Work request A
Answer these questions from the passage on the Earl of Selborne, one answer per line and each marked like its question.
(i) In what year was the third Earl called to the House of Lords through a writ of acceleration?
(ii) What is the family seat?
(iii) In what year was William Lewis Palmer, 5th Earl of Selborne, born?
Work request B
Extend the passage on the Earl of Selborne, picking up right after its final line.

Earl of Selborne, in the County of Southampton, is a title in the Peerage of the United Kingdom. It was created in 1882 for the lawyer and Liberal politician Roundell Palmer, 1st Baron Selborne, along with the subsidiary title of Viscount Wolmer, of Blackmoor in the County of Southampton. He had already been made Baron Selborne, of Selborne in the County of Southampton, in 1872, also in the Peerage of the United Kingdom. Both his son, the second Earl, and grandson, the third Earl, were prominent Liberal Unionist politicians. The latter was in 1941 called to the House of Lords through a writ of acceleration in his father's barony of Selborne. The third Earl's grandson, the fourth Earl, served as one of the ninety elected hereditary peers that remain in the House of Lords after the passing of the House of Lords Act 1999, and sat as a Conservative. As of 2021, the titles are held by the latter's son, the fifth earl, who succeeded his father in that year.

The family seat is Temple Manor, near Selborne, Hampshire.

==Barons Selborne (1872)==
- Roundell Palmer, 1st Baron Selborne (1812–1895) (created Earl of Selborne in 1882)

==Earls of Selborne (1882)==
- Roundell Palmer, 1st Earl of Selborne (1812–1895)
- William Waldegrave Palmer, 2nd Earl of Selborne (1859–1942)
- Roundell Cecil Palmer, 3rd Earl of Selborne (1887–1971)
  - William Matthew Palmer, Viscount Wolmer (1912–1942).
- John Roundell Palmer, 4th Earl of Selborne (1940–2021)
- William Lewis Palmer, 5th Earl of Selborne (born 1971)

Extracted records
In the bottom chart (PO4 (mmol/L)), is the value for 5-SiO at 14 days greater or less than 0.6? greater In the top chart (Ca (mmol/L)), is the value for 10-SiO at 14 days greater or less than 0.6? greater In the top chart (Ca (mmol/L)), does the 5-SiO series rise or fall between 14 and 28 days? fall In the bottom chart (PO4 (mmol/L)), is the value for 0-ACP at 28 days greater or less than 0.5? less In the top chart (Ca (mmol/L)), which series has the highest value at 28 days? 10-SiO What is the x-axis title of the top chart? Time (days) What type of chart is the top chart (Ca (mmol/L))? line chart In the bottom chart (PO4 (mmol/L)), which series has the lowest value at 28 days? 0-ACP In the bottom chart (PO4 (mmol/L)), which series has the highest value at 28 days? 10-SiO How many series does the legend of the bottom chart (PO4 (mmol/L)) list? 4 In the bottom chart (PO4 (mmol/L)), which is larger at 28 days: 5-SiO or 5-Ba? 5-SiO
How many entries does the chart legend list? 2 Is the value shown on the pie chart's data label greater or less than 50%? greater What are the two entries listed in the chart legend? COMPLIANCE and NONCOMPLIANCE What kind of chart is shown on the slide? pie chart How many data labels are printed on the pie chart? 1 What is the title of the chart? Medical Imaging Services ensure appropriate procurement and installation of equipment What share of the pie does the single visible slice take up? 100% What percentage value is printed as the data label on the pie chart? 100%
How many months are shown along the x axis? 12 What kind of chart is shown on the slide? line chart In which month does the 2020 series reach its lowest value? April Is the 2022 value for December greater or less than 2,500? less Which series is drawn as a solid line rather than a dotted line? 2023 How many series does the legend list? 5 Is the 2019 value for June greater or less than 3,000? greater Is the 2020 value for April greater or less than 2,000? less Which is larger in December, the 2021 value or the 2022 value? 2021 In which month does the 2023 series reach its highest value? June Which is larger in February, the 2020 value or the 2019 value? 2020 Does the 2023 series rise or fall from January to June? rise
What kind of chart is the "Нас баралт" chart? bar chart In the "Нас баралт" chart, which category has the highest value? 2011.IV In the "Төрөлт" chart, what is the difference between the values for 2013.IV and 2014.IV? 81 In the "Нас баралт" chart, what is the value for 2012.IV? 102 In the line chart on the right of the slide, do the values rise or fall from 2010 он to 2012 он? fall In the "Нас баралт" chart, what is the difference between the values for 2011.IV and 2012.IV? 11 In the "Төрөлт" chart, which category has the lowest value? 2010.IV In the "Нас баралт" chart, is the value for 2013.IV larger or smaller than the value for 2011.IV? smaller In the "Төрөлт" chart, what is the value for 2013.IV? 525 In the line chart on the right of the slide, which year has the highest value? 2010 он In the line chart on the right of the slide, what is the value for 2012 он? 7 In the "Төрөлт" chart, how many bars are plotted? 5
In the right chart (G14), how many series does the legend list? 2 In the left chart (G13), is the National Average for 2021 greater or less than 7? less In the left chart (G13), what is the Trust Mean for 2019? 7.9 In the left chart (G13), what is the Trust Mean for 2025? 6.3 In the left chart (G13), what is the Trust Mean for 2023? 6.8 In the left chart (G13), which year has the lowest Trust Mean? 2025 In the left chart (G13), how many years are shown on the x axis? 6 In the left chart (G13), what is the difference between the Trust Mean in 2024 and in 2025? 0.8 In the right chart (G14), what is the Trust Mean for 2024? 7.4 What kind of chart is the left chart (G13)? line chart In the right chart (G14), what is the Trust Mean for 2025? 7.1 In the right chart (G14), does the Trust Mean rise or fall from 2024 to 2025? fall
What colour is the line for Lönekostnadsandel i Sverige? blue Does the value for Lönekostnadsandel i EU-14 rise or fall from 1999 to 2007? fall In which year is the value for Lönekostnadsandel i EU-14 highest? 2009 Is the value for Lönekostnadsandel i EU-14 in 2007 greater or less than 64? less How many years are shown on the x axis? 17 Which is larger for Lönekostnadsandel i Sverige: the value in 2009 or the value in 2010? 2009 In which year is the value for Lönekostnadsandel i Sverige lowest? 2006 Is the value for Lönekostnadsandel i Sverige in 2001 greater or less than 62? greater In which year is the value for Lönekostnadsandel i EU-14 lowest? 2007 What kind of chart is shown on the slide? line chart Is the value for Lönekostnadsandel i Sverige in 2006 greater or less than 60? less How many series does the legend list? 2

Answer A
(i) 1941
(ii) Temple Manor, near Selborne, Hampshire
(iii) 1971

Answer B
==Present peer==
William Lewis Palmer, 5th Earl of Selborne (born 1 September 1971) is the eldest of the three sons of the 4th Earl and his wife Joanna Van Antwerp James. Styled formally as Viscount Wolmer from birth, he was educated at Eton College, Christ Church, Oxford, and the Institute of Development Studies at Sussex University. He succeeded to the peerages on 12 February 2021.

The heir apparent is his elder son, Alexander David Roundell Palmer, Viscount Wolmer (born 2002). Selborne also has a second son, Thomas, born in 2004, and a daughter, Lady Anna Palmer, born in 2006.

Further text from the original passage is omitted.